## Consigne écrite:
Poursuivez le compte rendu du concert de Riverside à La Locomotive en reprenant juste après ses dernières lignes.

## Extrait du texte:
========

Pour sa troisième et dernière date française, Riverside investissait une nouvelle fois La Locomotive de Paris après un passage quelques trois ans auparavant. Comme Mariusz Duda le fit remarquer avec humour, la renommée aidant, c’est maintenant dans la grande salle du rez-de-chaussée que les polonais vont défendre leur dernier « Anno Domini High Definition » au lieu de la plus étroite pièce du sous-sol obtenue pour la tournée « Rapid Eye Movement ».
Une fois n’est pas coutume, l’ouverture des portes était annoncée relativement tôt en ce samedi nuageux. Même si le site officiel de Riverside indiquait 20 heures, la plupart des autres communiqués tablaient sur 17 heures ! Et quelques minutes avant cette heure, une file déjà garnie occupait le trottoir jusque devant le Moulin rouge. Riverside va se produire devant un parterre bien fourni, voilà qui a de quoi donner du baume au cœur. Mais alors que le moment des entrées est censé être imminent, un bus tractant une remorque se gare subitement devant les quais de la Loco. Très vite un petit monde s’affaire à la hâte de décharger tout le matériel. Un constat amer s’impose alors, Riverside vient juste d’arriver, le concert va de toute évidence être retardé – à 18h15 selon une affichette de fortune. Cela aura au moins permis de voir les Varsoviens dans un rôle plus insolite de déménageurs (les deux Piotr du groupe en possèdent d’ailleurs le physique)

========

## Données fournies:

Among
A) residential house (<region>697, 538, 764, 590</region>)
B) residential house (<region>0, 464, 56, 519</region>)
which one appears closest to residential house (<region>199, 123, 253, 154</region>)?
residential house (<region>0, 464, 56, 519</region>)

========

## Réponse à la consigne:
Après cet intermède pas vraiment interminable, la soirée peut enfin commencer et ce sont aux français de Jadallys d’engager les hostilités. Pour peu qu’on connaisse « Labyrinthes » sorti deux ans plus tôt, on sait d’emblée que Jadallys n’appartient pas à un courant musical clairement défini, que leur musique absconse n’a pas objectif à fédérer mais à expérimenter des sons nouveaux. Faire la première partie d’une formation prog metal dans ces conditions relève du défi, que les Parisiens ont décidé de crânement relever. Et pour couronner le tout, c’est sur un titre acoustique (position assise) qu’ils débutent leur show. Pendant près de quarante-cinq minutes, entre « Le Vide » et « L’araignée », Jadallys va se faire l’interprète de ses curieuses pièces musicales devant un public moyennement concerné mais qui au final les aura accueillis plutôt chaleureusement, leur réservant une réception à la hauteur de cette bravade avant-gardiste.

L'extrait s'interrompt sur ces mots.